IA e inteligência humana no marketing: a estratégia que vai liderar 2026
Leandro Ferrari explica como os modelos híbridos entre tecnologia e sensibilidade estratégica são a base dos negócios digitais que querem se destacar no mercado atual.
A transformação digital entrará em um novo estágio em 2026, impulsionada pela crescente integração da inteligência artificial aos processos de marketing e criação de produtos digitais. Segundo estudo da McKinsey & Company, 90% das empresas líderes de crescimento já adotam ferramentas de IA em suas estratégias principais, mas apenas 23% combinam esses recursos com uma atuação humana estratégica e contextualizada, característica que é o verdadeiro diferencial competitivo do momento.
Nesse novo cenário, destaca-se a visão de Leandro Ferrari, estrategista digital e cofundador do grupo xFlow, responsável por mais de R$ 96 milhões em faturamento em lançamentos digitais. Especialista em modelos de crescimento escaláveis e previsíveis, Ferrari reforça que a tecnologia não substitui a experiência humana, mas sim a potencializa. “A IA entrega velocidade e volume, mas só gera valor quando guiada por quem entende de negócio. O algoritmo acerta mais quando a decisão é feita por alguém que domina o contexto.”
A fusão entre IA e sensibilidade analítica se tornou uma demanda central em lançamentos digitais, funis de vendas, campanhas de aquisição e produção de conteúdo.
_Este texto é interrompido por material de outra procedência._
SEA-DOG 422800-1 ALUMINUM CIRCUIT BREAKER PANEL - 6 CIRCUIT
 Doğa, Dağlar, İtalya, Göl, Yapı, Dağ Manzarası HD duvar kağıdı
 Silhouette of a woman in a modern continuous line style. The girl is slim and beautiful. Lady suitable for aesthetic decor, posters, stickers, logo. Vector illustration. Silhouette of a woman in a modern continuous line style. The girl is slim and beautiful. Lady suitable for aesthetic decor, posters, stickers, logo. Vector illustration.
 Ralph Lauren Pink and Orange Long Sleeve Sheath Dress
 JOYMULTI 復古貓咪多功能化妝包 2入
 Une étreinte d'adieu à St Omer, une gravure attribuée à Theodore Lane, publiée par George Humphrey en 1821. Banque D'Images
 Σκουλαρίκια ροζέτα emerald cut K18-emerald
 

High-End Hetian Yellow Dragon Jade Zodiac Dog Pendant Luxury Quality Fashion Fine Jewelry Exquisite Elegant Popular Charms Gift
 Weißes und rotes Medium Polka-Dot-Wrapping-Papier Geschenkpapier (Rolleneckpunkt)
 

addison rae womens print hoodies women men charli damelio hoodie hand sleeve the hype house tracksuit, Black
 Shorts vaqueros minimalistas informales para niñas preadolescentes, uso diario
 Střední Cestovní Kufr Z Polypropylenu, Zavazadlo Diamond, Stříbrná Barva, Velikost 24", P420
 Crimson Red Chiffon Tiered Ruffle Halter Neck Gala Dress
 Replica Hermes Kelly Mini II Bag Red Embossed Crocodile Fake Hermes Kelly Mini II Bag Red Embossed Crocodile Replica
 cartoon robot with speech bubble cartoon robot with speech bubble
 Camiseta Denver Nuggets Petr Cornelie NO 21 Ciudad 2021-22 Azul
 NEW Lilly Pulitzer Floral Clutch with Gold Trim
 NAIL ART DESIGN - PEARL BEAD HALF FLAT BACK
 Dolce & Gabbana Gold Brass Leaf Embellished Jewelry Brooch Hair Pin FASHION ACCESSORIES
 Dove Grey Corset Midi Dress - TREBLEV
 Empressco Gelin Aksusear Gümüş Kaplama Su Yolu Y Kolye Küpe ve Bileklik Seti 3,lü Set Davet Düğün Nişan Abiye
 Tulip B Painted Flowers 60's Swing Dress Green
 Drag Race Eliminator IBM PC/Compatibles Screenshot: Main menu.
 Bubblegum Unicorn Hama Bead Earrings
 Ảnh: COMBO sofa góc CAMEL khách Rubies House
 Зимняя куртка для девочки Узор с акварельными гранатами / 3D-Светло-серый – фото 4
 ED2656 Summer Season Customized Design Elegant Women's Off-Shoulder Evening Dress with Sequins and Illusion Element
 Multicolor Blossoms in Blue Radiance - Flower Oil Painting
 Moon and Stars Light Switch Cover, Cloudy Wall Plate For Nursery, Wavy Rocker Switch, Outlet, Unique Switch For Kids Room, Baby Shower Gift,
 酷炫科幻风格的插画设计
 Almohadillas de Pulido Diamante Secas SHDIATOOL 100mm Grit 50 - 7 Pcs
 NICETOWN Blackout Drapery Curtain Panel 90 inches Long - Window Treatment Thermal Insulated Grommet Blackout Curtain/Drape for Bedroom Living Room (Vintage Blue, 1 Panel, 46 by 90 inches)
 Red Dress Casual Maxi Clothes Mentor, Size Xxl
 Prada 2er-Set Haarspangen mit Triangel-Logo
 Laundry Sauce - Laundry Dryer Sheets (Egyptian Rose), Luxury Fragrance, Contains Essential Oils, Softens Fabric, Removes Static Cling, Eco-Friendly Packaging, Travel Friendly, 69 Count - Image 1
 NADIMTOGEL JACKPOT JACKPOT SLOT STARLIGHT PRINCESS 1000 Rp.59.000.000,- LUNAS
Ferramentas como ChatGPT, Midjourney, Notion AI e CRMs inteligentes são utilizadas em etapas que vão da criação de produto ao suporte, mas é o olhar humano que faz ajustes de rota, calibra narrativas e transforma dados em direção estratégica.
Ferrari observa que muitos players ainda erram ao esperar que a IA resolva sozinha os desafios de marketing. “IA sem inteligência humana vira automação cega. O que move os negócios é a leitura precisa das necessidades do cliente, da jornada emocional e do timing certo. Isso não é substituível por nenhum prompt”, afirma. Ele defende o uso da IA como uma espécie de copiloto, executando tarefas com rapidez, mas sempre com supervisão e decisão final por parte de quem entende de pessoas.
Outro ponto de atenção em 2026 é a personalização. Com a IA, é possível criar experiências mais segmentadas, adaptando ofertas e mensagens a diferentes perfis. No entanto, Ferrari alerta: “Não adianta personalizar a entrega e errar no tom. Só quem tem repertório estratégico consegue aplicar essa tecnologia sem soar genérico.”
O futuro dos produtos digitais passa, portanto, por uma combinação de dados, automação e julgamento humano. A tendência é que cada vez mais negócios busquem entender profundamente o comportamento do consumidor, para aplicar IA com responsabilidade, profundidade e propósito. “Quem dominar a sinergia entre razão e emoção, entre dado e decisão, vai liderar os próximos anos do marketing digital”, conclui Ferrari.
Com a rápida popularização das ferramentas de IA generativa, o risco agora é a banalização dos resultados. A diferença estará em quem souber utilizá-las como ferramentas e não como muletas. Em 2026, mais do que nunca, o que não pode ser automatizado continuará sendo o ativo mais valioso dos negócios digitais.